■ Raw data ■
+-------+

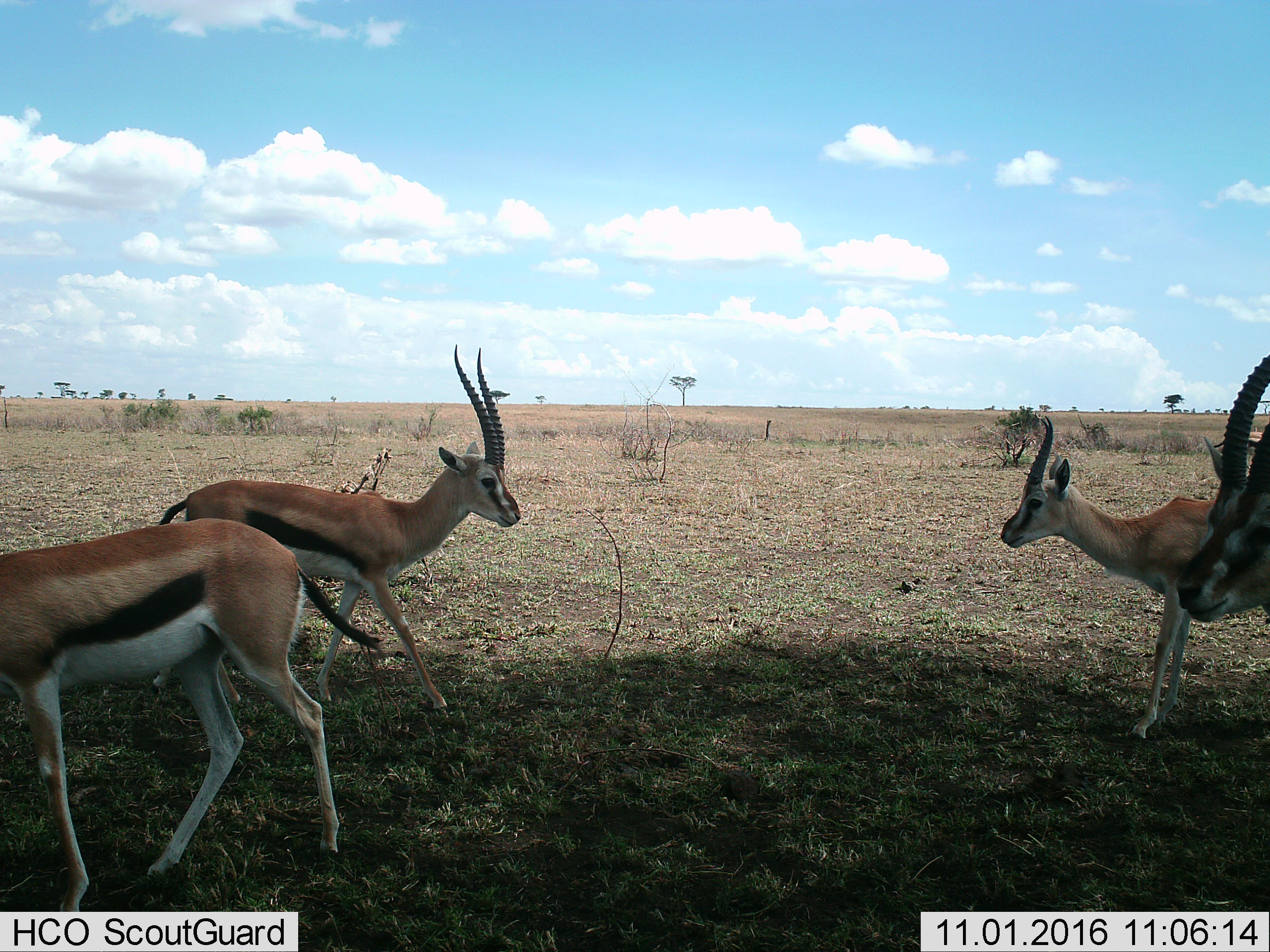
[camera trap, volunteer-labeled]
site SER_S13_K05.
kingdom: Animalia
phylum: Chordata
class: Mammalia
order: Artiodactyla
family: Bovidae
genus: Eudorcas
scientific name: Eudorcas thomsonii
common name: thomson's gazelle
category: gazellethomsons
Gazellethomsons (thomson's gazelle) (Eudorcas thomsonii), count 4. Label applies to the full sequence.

+-------+

■ Work required ■
Set down only these lines, exactly: the line containing "scientific name: Eudorcas thomsonii" and each line after it, through the end of the listing.

■ Output ■
scientific name: Eudorcas thomsonii
common name: thomson's gazelle
category: gazellethomsons
Gazellethomsons (thomson's gazelle) (Eudorcas thomsonii), count 4. Label applies to the full sequence.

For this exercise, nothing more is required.